We may want to report the design bounds under multiple \alpha in the case Type I error may be reallocated from another hypothesis. We assume now that \alpha is 0.025 but we still use the same sample size and event timing as for the original alpha = 0.0125. The updated bounds are

gs_update_ahr(
  x = x,
  alpha = 0.025
  ) |>
  summary(col_decimals = c(z = 4)) |>
  as_gt(title = "Updated design",
        subtitle = "For alpha = 0.025")
Updated design
For alpha = 0.025
Bound Z Nominal p1 ~HR at bound2
Cumulative boundary crossing probability
Alternate hypothesis Null hypothesis
Analysis: 1 Time: 20 N: 446 Events: 237 AHR: 0.73 Information fraction: 0.65
Futility 0.6754 0.2497 0.9160 0.0418 0.7503
Efficacy 2.5403 0.0055 0.7189 0.4465 0.0055
Analysis: 2 Time: 36 N: 446 Events: 363 AHR: 0.68 Information fraction: 1
Efficacy 1.9902 0.0233 0.8115 0.9308 3 0.0244
1 One-sided p-value for experimental vs control treatment. Value < 0.5 favors experimental, > 0.5 favors control.
2 Approximate hazard ratio to cross bound.
3 Cumulative alpha for final analysis (0.0244) is less than the full alpha (0.025) when the futility bound is non-binding. The smaller value subtracts the probability of crossing a futility bound before crossing an efficacy bound at a later analysis (0.025 - 0.0006 = 0.0244) under the null hypothesis.

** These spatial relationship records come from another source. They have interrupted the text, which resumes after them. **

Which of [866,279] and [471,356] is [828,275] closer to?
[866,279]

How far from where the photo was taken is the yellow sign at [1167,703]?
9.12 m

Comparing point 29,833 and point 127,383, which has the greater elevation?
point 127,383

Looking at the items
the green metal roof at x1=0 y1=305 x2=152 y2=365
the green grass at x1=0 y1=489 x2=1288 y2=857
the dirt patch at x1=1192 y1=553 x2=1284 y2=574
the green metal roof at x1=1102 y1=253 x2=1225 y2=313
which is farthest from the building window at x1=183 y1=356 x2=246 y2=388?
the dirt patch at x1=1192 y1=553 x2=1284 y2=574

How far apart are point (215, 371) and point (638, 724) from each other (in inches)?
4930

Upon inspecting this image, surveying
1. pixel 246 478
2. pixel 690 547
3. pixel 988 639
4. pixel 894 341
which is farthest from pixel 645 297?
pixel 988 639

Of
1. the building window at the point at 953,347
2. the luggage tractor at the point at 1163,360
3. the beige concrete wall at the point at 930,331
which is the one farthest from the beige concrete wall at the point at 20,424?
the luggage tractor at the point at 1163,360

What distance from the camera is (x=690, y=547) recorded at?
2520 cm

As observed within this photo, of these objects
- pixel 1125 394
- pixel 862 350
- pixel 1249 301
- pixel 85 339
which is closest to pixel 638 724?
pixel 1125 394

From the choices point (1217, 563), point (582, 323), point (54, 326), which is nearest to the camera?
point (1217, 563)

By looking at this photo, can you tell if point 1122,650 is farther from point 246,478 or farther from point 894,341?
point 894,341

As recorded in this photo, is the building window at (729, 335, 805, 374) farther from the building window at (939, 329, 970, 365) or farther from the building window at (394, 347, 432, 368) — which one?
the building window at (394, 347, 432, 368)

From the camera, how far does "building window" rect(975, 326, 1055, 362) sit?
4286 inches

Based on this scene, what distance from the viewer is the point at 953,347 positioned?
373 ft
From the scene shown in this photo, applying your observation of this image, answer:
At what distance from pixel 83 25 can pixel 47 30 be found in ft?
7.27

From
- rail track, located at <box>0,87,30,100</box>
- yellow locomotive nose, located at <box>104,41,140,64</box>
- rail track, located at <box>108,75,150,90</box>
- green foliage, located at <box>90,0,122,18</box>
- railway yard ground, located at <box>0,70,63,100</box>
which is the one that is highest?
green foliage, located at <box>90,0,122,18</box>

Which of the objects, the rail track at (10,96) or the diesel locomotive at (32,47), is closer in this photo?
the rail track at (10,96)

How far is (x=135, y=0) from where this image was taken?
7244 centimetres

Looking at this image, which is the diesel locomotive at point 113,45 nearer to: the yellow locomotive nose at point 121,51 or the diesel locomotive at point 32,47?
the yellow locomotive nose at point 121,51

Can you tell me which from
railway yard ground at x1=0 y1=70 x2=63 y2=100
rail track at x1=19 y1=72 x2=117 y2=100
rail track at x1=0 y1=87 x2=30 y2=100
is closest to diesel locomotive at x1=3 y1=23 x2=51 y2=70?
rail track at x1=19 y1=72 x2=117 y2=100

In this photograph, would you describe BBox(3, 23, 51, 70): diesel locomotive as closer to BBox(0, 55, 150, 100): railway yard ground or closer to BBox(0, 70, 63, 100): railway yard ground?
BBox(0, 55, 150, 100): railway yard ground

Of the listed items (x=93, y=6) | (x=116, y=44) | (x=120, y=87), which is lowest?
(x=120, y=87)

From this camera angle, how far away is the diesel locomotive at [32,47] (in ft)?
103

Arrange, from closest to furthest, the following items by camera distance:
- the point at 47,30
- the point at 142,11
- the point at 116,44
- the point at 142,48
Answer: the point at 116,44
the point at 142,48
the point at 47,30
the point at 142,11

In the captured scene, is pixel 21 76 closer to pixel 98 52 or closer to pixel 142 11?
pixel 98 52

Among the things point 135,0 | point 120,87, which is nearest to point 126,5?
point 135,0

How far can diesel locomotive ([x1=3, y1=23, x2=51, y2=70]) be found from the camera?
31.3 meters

Updating bounds with observed events at time of analyses

We assume the observed events as for the 1-sided example above.

The updated design is

# Update spending fraction as above
ustime <- c(sum(observed_data_ia$event) / max(x$analysis$event), 1)

gs_update_ahr(
  x = x,
  ustime = ustime,
  # Spending fraction for futility bound same as for efficacy
  lstime = ustime, 
  observed_data = list(observed_data_ia, observed_data_fa)
  ) |>
  summary(col_decimals = c(z = 4)) |>
  as_gt(title = "Updated design",
        subtitle = paste0("With observed ", sum(observed_data_ia$event),
                          " events at IA and ", sum(observed_data_fa$event),
                          " events at FA"))
Updated design
With observed 241 events at IA and 353 events at FA
Bound Z Nominal p1 ~HR at bound2
Cumulative boundary crossing probability
Alternate hypothesis Null hypothesis
Analysis: 1 Time: 20 N: 446 Events: 241 AHR: 0.73 Information fraction: 0.68
Futility 0.7073 0.2397 0.9129 0.0435 0.7603
Efficacy 2.8518 0.0022 0.6925 0.3324 0.0022
Analysis: 2 Time: 36 N: 446 Events: 353 AHR: 0.69 Information fraction: 1
Efficacy 2.2614 0.0119 0.7861 0.8866 3 0.0124
1 One-sided p-value for experimental vs control treatment. Value < 0.5 favors experimental, > 0.5 favors control.
2 Approximate hazard ratio to cross bound.
3 Cumulative alpha for final analysis (0.0124) is less than the full alpha (0.025) when the futility bound is non-binding. The smaller value subtracts the probability of crossing a futility bound before crossing an efficacy bound at a later analysis (0.025 - 0.0126 = 0.0124) under the null hypothesis.

References

Lan, K. K. Gordon, and David L DeMets. 1983. “Discrete Sequential Boundaries for Clinical Trials.” Biometrika 70 (3): 659–63.